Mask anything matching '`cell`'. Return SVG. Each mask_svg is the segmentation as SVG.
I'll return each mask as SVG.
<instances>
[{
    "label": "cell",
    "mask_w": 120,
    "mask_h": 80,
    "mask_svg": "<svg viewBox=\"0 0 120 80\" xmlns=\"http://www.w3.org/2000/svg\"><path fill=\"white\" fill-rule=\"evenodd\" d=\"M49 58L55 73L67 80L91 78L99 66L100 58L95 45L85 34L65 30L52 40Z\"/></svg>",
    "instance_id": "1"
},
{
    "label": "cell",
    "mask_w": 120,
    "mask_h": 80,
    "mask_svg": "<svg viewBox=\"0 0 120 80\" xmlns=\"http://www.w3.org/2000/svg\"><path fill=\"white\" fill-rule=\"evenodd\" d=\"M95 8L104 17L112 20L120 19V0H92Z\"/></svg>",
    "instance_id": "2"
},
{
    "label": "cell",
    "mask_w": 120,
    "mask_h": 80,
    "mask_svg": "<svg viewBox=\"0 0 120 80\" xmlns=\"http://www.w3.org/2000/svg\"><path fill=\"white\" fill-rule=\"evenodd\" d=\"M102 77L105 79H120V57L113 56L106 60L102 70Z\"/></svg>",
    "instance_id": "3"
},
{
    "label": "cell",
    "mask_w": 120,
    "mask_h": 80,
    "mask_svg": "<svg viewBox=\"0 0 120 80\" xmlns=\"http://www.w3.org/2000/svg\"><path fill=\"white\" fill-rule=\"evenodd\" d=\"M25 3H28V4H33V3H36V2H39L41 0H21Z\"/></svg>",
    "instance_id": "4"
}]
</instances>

* **Set exercise**
Report each line of the listing above that contains the string "path", treating uppercase and lowercase letters as different.

* **Response to this task**
    "mask_svg": "<svg viewBox=\"0 0 120 80\" xmlns=\"http://www.w3.org/2000/svg\"><path fill=\"white\" fill-rule=\"evenodd\" d=\"M49 58L55 73L67 80L91 78L99 66L100 58L95 45L85 34L65 30L52 40Z\"/></svg>",
    "mask_svg": "<svg viewBox=\"0 0 120 80\" xmlns=\"http://www.w3.org/2000/svg\"><path fill=\"white\" fill-rule=\"evenodd\" d=\"M95 8L104 17L112 20L120 19V0H92Z\"/></svg>",
    "mask_svg": "<svg viewBox=\"0 0 120 80\" xmlns=\"http://www.w3.org/2000/svg\"><path fill=\"white\" fill-rule=\"evenodd\" d=\"M102 77L105 79H120V57L113 56L106 60L102 70Z\"/></svg>",
    "mask_svg": "<svg viewBox=\"0 0 120 80\" xmlns=\"http://www.w3.org/2000/svg\"><path fill=\"white\" fill-rule=\"evenodd\" d=\"M25 3H28V4H33V3H36V2H39L41 0H21Z\"/></svg>",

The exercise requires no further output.